Derivatives specialist Leonteq delivered better than expected first-half earnings and plans to raise fresh capital. This however means it won’t pay out a dividend.

Leonteq survived the crisis of 2016 and exceeded analyst expectations with a profit of 40.1 million Swiss francs ($40.1 million) in the first six months of the year. The result was driven largely by higher operating income and lower costs, Leonteq said in a statement on Thursday. The company also noted the rise in yields from its commissions and service business and improved trading volumes for the performance.

New CEO Lukas Ruflin said Leonteq can now switch «its entire focus to the future». The company is thus being positioned for future growth and has defined new financial targets for 2020.

Business Sectors Merged

It is also planning to raise fresh capital, with a net target of 118 million francs, and a core capital ratio of 23.3 percent. This however means Leonteq will be unable to pay out a dividend in the foreseeable future.

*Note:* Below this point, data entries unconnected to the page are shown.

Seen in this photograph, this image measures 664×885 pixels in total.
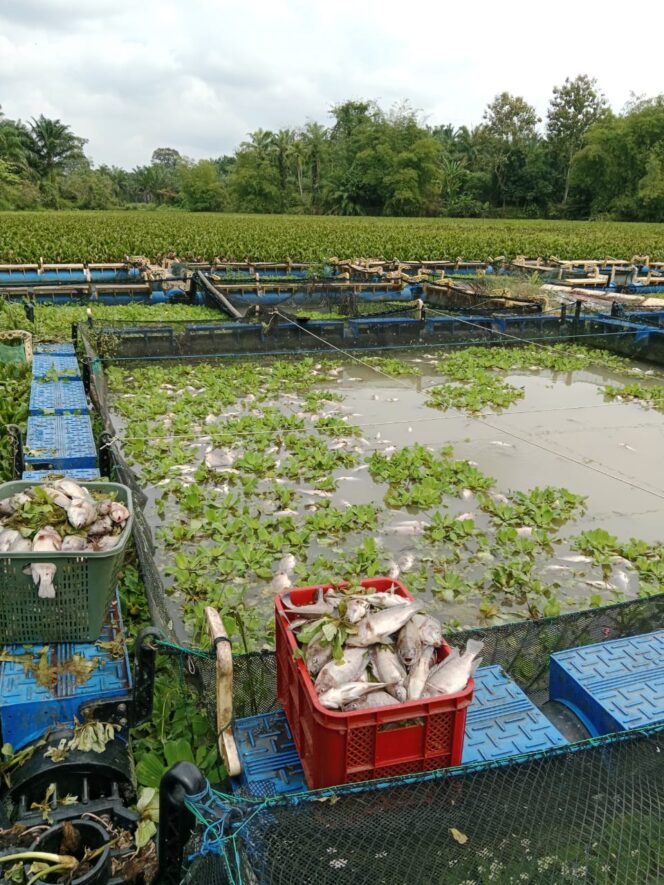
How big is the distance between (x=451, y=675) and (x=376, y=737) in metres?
0.36

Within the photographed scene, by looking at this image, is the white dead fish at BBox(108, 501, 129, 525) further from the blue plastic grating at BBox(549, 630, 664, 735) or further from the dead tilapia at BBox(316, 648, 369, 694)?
the blue plastic grating at BBox(549, 630, 664, 735)

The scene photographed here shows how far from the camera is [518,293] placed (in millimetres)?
19750

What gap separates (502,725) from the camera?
9.38 ft

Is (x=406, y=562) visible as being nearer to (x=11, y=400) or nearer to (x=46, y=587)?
(x=46, y=587)

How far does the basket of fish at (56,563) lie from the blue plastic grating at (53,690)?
74mm

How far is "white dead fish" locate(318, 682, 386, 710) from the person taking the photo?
229cm

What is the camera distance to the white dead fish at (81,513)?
3270 millimetres

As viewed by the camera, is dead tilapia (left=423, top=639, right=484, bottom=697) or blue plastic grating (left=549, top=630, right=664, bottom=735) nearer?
dead tilapia (left=423, top=639, right=484, bottom=697)

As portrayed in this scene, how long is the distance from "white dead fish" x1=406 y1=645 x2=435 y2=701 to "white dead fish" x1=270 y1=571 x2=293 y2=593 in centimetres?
260

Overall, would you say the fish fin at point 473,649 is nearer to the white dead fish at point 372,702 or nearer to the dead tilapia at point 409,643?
the dead tilapia at point 409,643

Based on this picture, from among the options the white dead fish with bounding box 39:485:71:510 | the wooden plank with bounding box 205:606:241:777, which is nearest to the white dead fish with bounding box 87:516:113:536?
the white dead fish with bounding box 39:485:71:510

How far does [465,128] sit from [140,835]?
106774 millimetres

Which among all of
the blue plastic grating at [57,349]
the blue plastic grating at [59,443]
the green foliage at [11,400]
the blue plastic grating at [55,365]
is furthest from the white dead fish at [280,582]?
the blue plastic grating at [57,349]

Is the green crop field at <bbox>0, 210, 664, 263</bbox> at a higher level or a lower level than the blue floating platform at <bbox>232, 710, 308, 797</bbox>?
higher
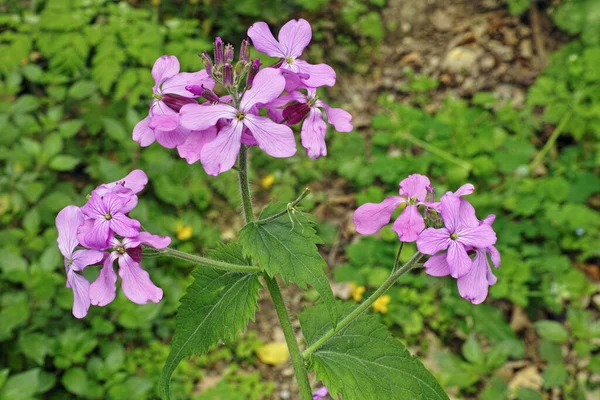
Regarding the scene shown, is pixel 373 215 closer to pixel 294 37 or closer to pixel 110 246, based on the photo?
pixel 294 37

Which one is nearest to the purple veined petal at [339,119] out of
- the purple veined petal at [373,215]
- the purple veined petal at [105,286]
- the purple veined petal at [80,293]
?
the purple veined petal at [373,215]

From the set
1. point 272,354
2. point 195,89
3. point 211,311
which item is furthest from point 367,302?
point 272,354

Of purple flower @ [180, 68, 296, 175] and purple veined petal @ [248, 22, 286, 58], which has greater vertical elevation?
purple veined petal @ [248, 22, 286, 58]

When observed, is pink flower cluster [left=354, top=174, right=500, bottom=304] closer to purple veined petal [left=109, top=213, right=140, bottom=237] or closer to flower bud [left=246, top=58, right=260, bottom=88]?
flower bud [left=246, top=58, right=260, bottom=88]

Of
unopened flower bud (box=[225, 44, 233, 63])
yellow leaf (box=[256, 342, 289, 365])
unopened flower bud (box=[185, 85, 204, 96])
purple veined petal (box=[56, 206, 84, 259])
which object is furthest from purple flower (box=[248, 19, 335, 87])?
yellow leaf (box=[256, 342, 289, 365])

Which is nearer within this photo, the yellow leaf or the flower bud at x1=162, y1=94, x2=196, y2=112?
the flower bud at x1=162, y1=94, x2=196, y2=112

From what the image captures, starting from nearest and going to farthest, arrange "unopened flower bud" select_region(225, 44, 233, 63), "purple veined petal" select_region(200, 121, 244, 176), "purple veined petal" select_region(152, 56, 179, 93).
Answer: "purple veined petal" select_region(200, 121, 244, 176)
"unopened flower bud" select_region(225, 44, 233, 63)
"purple veined petal" select_region(152, 56, 179, 93)

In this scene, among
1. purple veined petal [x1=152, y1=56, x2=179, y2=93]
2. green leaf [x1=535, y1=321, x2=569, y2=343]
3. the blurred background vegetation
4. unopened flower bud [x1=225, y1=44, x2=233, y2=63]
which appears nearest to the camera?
unopened flower bud [x1=225, y1=44, x2=233, y2=63]

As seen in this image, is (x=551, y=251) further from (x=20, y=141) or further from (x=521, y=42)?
(x=20, y=141)
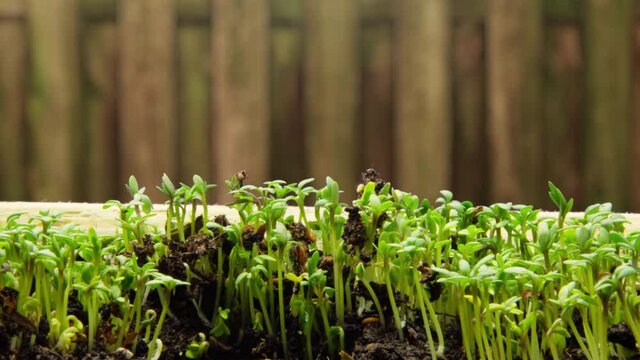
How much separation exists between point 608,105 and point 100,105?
5.82ft

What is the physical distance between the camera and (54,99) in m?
3.00

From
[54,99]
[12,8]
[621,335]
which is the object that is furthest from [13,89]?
[621,335]

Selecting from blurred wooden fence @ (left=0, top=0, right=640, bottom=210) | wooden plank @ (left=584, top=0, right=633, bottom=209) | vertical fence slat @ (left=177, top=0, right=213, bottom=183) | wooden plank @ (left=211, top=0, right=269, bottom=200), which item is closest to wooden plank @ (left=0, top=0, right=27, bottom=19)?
blurred wooden fence @ (left=0, top=0, right=640, bottom=210)

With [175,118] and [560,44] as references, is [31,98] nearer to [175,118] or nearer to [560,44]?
[175,118]

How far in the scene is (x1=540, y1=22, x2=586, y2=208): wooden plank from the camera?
2986 millimetres

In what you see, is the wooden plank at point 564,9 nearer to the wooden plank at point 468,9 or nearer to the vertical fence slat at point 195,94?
the wooden plank at point 468,9

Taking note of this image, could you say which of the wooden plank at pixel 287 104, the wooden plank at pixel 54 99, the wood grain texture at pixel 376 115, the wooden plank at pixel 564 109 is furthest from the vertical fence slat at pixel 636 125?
the wooden plank at pixel 54 99

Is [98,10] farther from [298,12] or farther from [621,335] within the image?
[621,335]

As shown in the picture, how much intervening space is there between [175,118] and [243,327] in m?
2.05

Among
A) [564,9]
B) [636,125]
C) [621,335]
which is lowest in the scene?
[621,335]

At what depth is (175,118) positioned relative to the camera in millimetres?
2986

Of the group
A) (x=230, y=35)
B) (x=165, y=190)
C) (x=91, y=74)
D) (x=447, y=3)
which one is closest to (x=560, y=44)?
(x=447, y=3)

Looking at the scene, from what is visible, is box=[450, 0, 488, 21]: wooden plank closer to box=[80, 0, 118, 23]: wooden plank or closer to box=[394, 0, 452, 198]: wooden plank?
box=[394, 0, 452, 198]: wooden plank

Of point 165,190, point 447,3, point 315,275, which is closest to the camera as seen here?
point 315,275
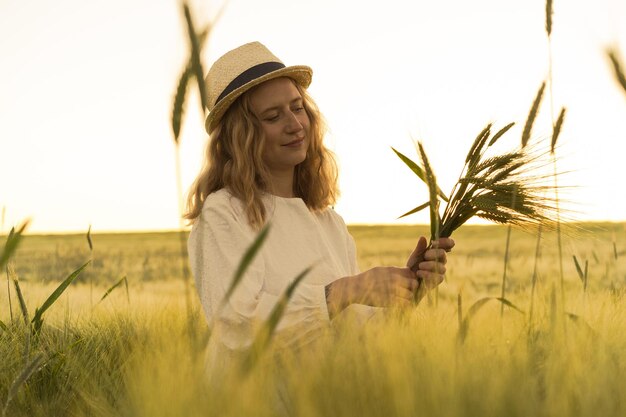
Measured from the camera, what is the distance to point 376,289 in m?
1.60

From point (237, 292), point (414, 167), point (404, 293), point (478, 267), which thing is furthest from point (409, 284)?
point (478, 267)

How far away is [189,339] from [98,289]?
355cm

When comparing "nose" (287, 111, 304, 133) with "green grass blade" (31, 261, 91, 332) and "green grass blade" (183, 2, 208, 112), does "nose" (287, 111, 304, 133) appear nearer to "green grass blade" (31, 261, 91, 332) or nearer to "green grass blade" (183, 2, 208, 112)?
"green grass blade" (31, 261, 91, 332)

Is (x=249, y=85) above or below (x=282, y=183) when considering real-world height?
above

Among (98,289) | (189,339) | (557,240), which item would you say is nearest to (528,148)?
(557,240)

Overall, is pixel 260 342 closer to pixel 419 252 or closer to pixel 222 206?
pixel 419 252

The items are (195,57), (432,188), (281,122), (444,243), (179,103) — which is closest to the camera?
(195,57)

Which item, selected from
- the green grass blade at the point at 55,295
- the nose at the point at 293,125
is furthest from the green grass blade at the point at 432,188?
the green grass blade at the point at 55,295

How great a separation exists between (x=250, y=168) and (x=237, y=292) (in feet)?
1.51

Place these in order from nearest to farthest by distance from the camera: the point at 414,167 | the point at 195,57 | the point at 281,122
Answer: the point at 195,57 < the point at 414,167 < the point at 281,122

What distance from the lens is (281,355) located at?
131 centimetres

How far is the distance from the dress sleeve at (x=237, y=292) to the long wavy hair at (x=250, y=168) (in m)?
0.10

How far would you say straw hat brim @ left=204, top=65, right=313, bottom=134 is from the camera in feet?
6.86

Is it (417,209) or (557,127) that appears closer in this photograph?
(417,209)
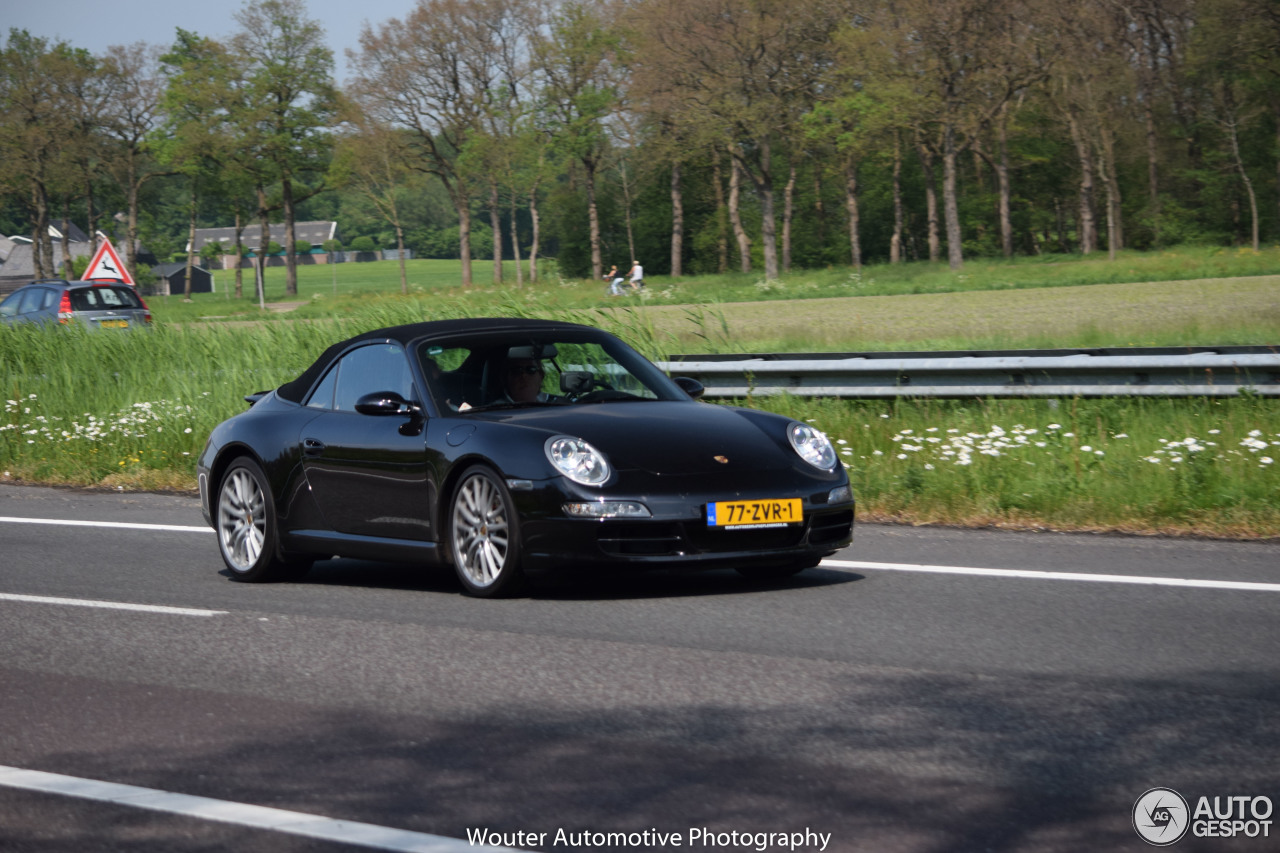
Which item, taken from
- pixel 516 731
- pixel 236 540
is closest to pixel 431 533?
pixel 236 540

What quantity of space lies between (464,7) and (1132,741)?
75.2 m

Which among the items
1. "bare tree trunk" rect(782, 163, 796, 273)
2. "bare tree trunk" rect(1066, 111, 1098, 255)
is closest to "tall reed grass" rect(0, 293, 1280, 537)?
"bare tree trunk" rect(1066, 111, 1098, 255)

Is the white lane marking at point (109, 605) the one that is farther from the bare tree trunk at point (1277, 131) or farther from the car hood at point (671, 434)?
the bare tree trunk at point (1277, 131)

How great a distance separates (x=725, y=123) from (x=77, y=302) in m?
38.4

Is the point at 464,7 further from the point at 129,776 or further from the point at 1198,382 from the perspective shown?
the point at 129,776

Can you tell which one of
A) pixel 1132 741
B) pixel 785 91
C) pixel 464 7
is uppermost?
pixel 464 7

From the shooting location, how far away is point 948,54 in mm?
57094

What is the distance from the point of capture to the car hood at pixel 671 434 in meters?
7.04

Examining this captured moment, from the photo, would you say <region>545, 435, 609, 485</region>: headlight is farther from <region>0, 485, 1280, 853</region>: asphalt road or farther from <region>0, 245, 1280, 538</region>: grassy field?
<region>0, 245, 1280, 538</region>: grassy field

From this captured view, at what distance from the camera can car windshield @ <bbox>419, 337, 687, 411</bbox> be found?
7.87 metres

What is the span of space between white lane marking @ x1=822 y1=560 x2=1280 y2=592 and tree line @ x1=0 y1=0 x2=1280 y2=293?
50.7 m

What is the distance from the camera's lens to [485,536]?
7.29 m

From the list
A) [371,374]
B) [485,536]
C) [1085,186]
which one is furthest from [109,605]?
[1085,186]

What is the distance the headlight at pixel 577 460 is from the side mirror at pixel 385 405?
0.96 meters
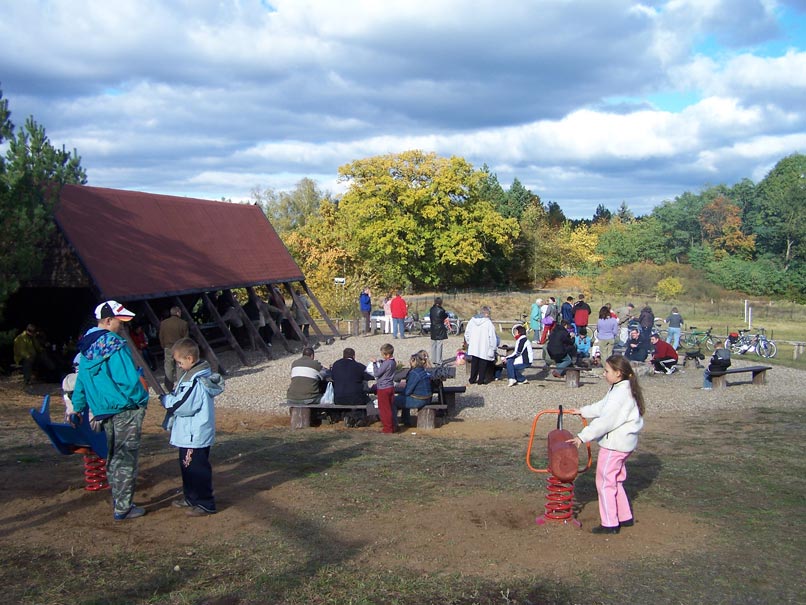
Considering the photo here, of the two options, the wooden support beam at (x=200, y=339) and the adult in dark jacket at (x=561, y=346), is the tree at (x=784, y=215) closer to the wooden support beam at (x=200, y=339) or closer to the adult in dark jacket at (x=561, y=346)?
the adult in dark jacket at (x=561, y=346)

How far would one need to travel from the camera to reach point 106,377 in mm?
5895

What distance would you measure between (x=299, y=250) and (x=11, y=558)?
40.9 metres

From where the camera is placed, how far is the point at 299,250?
45.7 m

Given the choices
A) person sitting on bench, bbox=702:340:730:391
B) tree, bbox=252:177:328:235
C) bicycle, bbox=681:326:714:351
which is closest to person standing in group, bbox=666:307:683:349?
bicycle, bbox=681:326:714:351

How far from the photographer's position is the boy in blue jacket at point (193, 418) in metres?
6.06

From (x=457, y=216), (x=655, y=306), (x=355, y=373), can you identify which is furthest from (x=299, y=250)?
(x=355, y=373)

Leonteq is aiming to reduce the complexity of the company, and to this end will merge the banking solutions with the investment solutions units, leaving only two main business areas: investment solutions as well as insurance and wealth planning solutions.

Higher Spending, Higher Yields

Looking ahead, Leonteq is planning targeted investments in innovation and technology and will thus increase its IT specialist staff by around 10 percent over the coming 12 months. This in turn will push operating income up to 185 million francs, compared to the previous target of 180 million francs.

It will now aim for an operating income of 300 million francs by 2020, and a lowering of the cost-income-ratio below 70 percent.